Can stochastic consumer phase models in QMRA be simplified to a single factor?

01 Apr 2018
Neves MI, Mungaibn SN, Nautaa MJ

In quantitative microbiological risk assessment (QMRA), the consumer phase covers the part of the food chain following production and retail, where the consumer transports, stores, prepares and consumes the food products considered. These consumer practices have a crucial impact on exposure, and a consumer phase model (CPM) needs to be included in a QMRA to allow an evaluation of the effectiveness of intervention measures in food production and processing in terms of human health risk. However, the development of a CPM is complex because consumer practices can be highly variable and data are scarce. So far, it is unclear to which extent CPMs need to include data on variability and detailed descriptions of the stochastic processes that may result in exposure. We therefore compared the performance of published stochastic CPMs with a simple surrogate CPM that assumes a proportional linear relation between concentration at retail and ingested dose, described by a constant factor.

A comparative study was performed for different pathogens and different food products: Campylobacter in broiler meat, Salmonella in minced pork and pork cuts and Listeria in smoked salmon. Published stochastic CPMs were re-implemented and their equivalent surrogate models were derived, basing the value of the constant surrogate model factor on the absolute risk estimate from the stochastic model. The performances of the models were evaluated by comparing the effects of hypothetical intervention measures that reduce the mean or the standard deviation of the distribution of concentrations at retail. These effects were expressed in terms of relative risk estimates, as estimated in the risk assessments using the simplified and the stochastic CPMs.

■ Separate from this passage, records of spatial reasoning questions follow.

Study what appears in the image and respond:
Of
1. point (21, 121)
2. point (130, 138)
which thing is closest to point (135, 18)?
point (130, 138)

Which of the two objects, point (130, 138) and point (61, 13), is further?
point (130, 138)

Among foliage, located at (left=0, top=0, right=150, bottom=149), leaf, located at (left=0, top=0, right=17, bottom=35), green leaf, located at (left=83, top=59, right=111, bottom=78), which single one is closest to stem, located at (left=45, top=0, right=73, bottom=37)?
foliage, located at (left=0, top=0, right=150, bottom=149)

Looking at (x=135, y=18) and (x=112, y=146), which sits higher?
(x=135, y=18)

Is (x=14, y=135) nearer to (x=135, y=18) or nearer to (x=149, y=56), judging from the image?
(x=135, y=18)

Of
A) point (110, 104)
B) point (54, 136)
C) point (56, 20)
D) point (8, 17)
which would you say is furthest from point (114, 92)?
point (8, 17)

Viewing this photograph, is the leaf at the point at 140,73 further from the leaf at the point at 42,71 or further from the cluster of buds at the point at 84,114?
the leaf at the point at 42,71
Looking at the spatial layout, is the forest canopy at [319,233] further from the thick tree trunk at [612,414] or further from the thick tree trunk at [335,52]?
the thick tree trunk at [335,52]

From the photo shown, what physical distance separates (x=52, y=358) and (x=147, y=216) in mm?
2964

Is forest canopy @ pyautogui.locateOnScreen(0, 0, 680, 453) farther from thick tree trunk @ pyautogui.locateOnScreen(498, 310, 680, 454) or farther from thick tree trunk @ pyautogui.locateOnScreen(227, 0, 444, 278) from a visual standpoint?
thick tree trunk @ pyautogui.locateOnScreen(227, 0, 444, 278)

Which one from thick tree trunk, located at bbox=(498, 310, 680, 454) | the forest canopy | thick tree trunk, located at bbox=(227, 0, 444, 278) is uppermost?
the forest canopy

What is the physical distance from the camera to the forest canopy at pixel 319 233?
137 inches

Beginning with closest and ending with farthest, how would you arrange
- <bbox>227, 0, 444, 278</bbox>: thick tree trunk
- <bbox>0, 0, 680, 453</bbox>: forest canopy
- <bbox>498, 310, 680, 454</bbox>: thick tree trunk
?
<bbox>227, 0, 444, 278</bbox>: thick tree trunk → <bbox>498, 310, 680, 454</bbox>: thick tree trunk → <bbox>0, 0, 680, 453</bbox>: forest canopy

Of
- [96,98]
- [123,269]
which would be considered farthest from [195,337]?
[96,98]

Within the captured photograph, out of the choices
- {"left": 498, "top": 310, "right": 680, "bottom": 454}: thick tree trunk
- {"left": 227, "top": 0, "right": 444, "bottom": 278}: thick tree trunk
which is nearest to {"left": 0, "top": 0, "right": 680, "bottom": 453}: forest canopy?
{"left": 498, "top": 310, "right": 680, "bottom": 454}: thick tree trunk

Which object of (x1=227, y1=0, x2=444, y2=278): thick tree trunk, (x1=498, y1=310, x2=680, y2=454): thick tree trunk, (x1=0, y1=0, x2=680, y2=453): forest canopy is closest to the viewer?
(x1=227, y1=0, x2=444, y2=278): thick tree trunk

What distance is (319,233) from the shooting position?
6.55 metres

Results showed that after interventions that result in a reduction of the mean or standard deviation of the distribution of concentrations at retail, the relative risk estimates obtained for the simple surrogate models are always lower than those of the stochastic CPMs, which means that simplified models tend to overestimate the effects of interventions. The difference was largest in the Listeria model, where growth during storage is expected to be the dominant process. It was found that for interventions affecting the prevalence only, a simplified surrogate CPM performs similarly to a stochastic CPM.

We concluded that the use of a simple surrogate CPM, which does not include the variability inherent to consumer practices, may lead to an overestimation of the effect of intervention measures in a QMRA, especially in these interventions affect the concentrations. For adequate risk assessment, it may therefore be necessary to include the variation in consumer practices (e.g. variation in storage time and temperature, cooking time and temperature and cross-contamination), as described in more realistic and more complex CPMs, definitely if this variation is expected to be large.